## Extrait choisi
━━━━━━━━━━━━━━━━━━━━━━━━━━━━━━
Omar Basile Diatezwa
01/10/07
Quelle est la différence entre l’identité congolaise et l’identité africaine ?
L’identité congolaise est une identité léopoldienne, sans notre volonté individuelle ou commune; nous sommes des
Congolais pour avoir été des simples sujets domestiqués dans un territoire dont le propriétaire était le roi Léopold 2 ;
celui-ci a décidé souverainement d’identifié son bien avec le label Congo, malgré l’existence des communautés
autochtones africaines organisées politiquement. Vers la fin de sa vie, il a cédé son bien (le Congo) à son royaume (la
Belgique). Comme des bêtes de somme, nous faisions partie de son espace terrien voué à l’exploitation. Suite aux
conséquences de la guerre froide, nous avons acquis une indépendance nominale, mais notre territoire est toujours
considéré comme la chasse gardée de la Belgique, donc de l’Europe.
Aujourd’hui, nous avons une identité propre qui nous différencie des européens, des asiatiques…, mais qui nous
rapproche spatialement et culturellement des autres africains et surtout, qui nous affranchi définitivement du carcan
colonial: c’est l’identité africaine.
L’objectif de ces 25 questions est simplement d’aider les Congolais à mieux cerner quelques problématiques pour nous sortir de cette crise grave qui va sûrement entraîner la disparition du Congo dans ses frontières actuelles si nous persistons dans nos égarements:
1. Qui sont les premiers occupants de l’Afrique centrale, particulièrement du Congo ?
D’après les historiens africanistes, les premiers occupants de l’Afrique centrale, plus particulièrement du Congo, sont
les Pygmées.
2. D’où viennent les Bantous et les Nilotiques ?
Les Bantous, par vague migratoire, fuyant les mauvaises conditions climatiques et les guerres, sont venus du bassin
de Bénoué (entre le Cameroun et le Nigéria) ; ils ont ensemencé la côte ouest- africaine, la côte atlantique et l’Afrique
du Sud. En Afrique centrale, ils ont repoussé les Pygmées dans les forêts. Les Nilotiques sont des éleveurs de vaches
qui viennent des régions longeant le bassin du Nil (Erythrée, Somalie…) ; à la recherche des pâturages pour leurs
troupeaux, ils sont arrivés dans la région des Grands Lacs, en se mixant avec les Bantous cultivateurs.
3. Où sont aujourd’hui les Pygmées et quel est leur sort dans le Congo actuel ?
Les Pygmées, qui sont les premiers occupant, ont été repoussé dans les forêts ; pendant la période précoloniale et
coloniale, ils ont vécu dans la marginalisation totale, méprisé par le colonisateur et les indigènes Bantous. Aujourd’hui,
ils subissent encore le mépris des autres.
━━━━━━━━━━━━━━━━━━━━━━━━━━━━━━
(Lignes de données)
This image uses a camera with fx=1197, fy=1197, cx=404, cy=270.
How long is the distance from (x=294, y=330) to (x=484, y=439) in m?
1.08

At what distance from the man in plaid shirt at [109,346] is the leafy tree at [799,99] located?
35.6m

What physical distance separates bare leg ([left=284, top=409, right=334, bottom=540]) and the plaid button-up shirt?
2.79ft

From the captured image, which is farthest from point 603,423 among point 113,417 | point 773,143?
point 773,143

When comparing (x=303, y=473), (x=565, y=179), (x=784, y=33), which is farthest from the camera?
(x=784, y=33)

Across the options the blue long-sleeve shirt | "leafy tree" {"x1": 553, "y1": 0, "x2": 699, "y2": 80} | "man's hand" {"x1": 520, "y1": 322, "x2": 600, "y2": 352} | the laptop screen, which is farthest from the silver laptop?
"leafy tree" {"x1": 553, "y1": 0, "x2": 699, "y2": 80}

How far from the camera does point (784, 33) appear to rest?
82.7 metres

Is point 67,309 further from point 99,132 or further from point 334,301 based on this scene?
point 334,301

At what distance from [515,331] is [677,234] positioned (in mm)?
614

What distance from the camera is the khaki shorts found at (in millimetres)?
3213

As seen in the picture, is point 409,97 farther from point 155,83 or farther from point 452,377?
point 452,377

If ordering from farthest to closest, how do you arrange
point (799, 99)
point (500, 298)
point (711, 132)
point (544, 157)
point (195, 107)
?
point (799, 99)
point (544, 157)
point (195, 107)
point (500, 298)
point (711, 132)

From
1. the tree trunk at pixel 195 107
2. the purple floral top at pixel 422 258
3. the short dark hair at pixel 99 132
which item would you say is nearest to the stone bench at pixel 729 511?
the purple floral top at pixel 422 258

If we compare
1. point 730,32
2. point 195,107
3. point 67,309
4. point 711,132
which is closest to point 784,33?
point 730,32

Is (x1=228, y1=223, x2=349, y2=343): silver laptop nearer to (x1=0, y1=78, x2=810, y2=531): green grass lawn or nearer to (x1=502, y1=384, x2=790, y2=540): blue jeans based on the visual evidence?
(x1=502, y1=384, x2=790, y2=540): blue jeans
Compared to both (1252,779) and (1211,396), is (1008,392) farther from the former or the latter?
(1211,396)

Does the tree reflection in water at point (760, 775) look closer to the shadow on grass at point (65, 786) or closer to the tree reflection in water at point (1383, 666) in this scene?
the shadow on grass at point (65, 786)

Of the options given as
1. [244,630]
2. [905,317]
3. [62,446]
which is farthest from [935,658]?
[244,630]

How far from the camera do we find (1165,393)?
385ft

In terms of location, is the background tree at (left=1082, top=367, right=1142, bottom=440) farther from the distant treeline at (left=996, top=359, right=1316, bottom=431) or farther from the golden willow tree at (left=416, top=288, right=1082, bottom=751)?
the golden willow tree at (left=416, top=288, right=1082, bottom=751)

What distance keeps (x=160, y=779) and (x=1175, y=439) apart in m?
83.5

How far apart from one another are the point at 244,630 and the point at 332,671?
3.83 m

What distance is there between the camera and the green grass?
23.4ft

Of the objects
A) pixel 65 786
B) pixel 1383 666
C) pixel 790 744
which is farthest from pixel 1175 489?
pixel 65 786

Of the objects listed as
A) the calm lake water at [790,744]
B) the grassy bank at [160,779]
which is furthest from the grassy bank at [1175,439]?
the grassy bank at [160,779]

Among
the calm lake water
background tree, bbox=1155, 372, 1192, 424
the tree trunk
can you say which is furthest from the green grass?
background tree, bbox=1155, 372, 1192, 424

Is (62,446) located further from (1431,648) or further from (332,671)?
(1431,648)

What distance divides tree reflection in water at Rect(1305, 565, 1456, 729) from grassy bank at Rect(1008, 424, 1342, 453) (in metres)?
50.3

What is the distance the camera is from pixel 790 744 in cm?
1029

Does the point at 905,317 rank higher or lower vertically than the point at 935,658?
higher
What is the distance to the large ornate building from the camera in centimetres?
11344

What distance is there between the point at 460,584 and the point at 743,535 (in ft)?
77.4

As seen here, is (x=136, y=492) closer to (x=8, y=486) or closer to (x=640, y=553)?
━━━━━━━━━━━━━━━━━━━━━━━━━━━━━━
## Consigne
Recopiez fidèlement le passage du texte sur l'identité congolaise qui commence à « Aujourd’hui, nous avons » et se termine à « c’est l’identité africaine. ». Répondez uniquement à partir du texte.

## Réponse attendue
Aujourd’hui, nous avons une identité propre qui nous différencie des européens, des asiatiques…, mais qui nous
rapproche spatialement et culturellement des autres africains et surtout, qui nous affranchi définitivement du carcan
colonial: c’est l’identité africaine.